Excerpted text
# AMF flying wedge picked this up today



## vastingray (Jun 8, 2018)

Picked this up today don't know anything about it I can't find any info on this 16x20 model any information would be gratefuly appreciated


----------



## stoney (Jun 8, 2018)

Wow, pretty cool. Has some nice touches like the colors first of all. The matching color stripes on the seat and the checkered pedals. Nice find. Are your going to give it a good cleanup and show us?


----------



## jrcarz (Jun 8, 2018)

I love it. Really unique frame style. It is 100 % complete.  Very hard to find.  I have a 2 tone copper type color


----------



## stoney (Jun 9, 2018)

So cool


----------



## vastingray (Jun 9, 2018)

Started  cleaning it up today it’s coming back really nice


----------



## rfeagleye (Jun 9, 2018)

Nice find Tom! That is a good one, those 16 x 20 Fantastic Ones are HARD to find and yours is all original. I think it's a 1970. Congrats!


----------



## Hammer (Jun 9, 2018)

Keep them detailing pics coming, love the before and afters ln these cleanups!

Aaron


----------



## vastingray (Jun 10, 2018)

jrcarz said:


> I love it. Really unique frame style. It is 100 % complete.  Very hard to find.  I have a 2 tone copper type color
> 
> View attachment 821010



Wow yours is amazing


----------



## Freqman1 (Jun 12, 2018)

I had one of those in the same color I sold a couple of years ago. Kinda wish I would have kept it now! Nice job on the clean-up. V/r Shawn


----------

Data

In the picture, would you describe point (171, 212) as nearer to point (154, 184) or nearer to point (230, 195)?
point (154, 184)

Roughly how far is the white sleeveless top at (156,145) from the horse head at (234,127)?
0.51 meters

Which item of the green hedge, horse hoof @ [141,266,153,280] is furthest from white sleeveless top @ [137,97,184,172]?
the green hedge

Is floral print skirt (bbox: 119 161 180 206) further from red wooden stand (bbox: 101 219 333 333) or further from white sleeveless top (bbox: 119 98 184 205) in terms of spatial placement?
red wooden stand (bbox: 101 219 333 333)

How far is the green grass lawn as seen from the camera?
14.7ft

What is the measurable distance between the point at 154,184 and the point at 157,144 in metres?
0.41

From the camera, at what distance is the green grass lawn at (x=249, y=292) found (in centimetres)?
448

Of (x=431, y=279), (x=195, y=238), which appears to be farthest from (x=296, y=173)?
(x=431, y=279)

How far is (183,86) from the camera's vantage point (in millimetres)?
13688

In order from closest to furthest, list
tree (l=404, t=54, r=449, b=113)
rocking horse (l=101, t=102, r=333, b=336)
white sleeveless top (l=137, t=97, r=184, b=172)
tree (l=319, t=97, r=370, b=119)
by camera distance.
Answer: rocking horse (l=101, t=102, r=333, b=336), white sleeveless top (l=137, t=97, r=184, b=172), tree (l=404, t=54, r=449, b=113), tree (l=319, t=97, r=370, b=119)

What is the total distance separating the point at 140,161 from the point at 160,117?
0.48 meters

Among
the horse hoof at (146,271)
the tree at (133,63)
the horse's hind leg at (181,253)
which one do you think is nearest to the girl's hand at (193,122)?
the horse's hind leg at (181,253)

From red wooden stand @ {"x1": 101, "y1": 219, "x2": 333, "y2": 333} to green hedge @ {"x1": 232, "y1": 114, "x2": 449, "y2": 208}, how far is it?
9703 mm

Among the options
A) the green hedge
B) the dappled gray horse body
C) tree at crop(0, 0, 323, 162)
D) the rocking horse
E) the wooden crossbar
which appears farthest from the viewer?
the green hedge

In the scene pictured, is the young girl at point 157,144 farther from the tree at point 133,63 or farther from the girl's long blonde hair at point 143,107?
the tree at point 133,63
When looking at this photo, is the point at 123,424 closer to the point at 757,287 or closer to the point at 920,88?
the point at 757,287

Required work
a: Answer these questions using the forum thread about the AMF flying wedge:
(i) What size does the first post give for the model?
(ii) What year does rfeagleye think the bike is from?
(iii) What color does jrcarz say their own one is?
b: In the forum thread about the AMF flying wedge, rewrite the part that opens with the words containing "Picked this up today don't" and closes with "stoney (Jun 8, 2018)", changing "16x20 model" to "16 x 20 Fantastic One".
c: Translate this sentence from the forum thread about the AMF flying wedge into Spanish: "That is a good one, those 16 x 20 Fantastic Ones are HARD to find and yours is all original."

Answers given
a:
(i) 16x20
(ii) 1970
(iii) A 2 tone copper type color

b:
Picked this up today don't know anything about it I can't find any info on this 16 x 20 Fantastic One any information would be gratefuly appreciated


----------



## stoney (Jun 8, 2018)

c: Esa es una buena; esas Fantastic One de 16 x 20 son DIFÍCILES de encontrar y la tuya es totalmente original.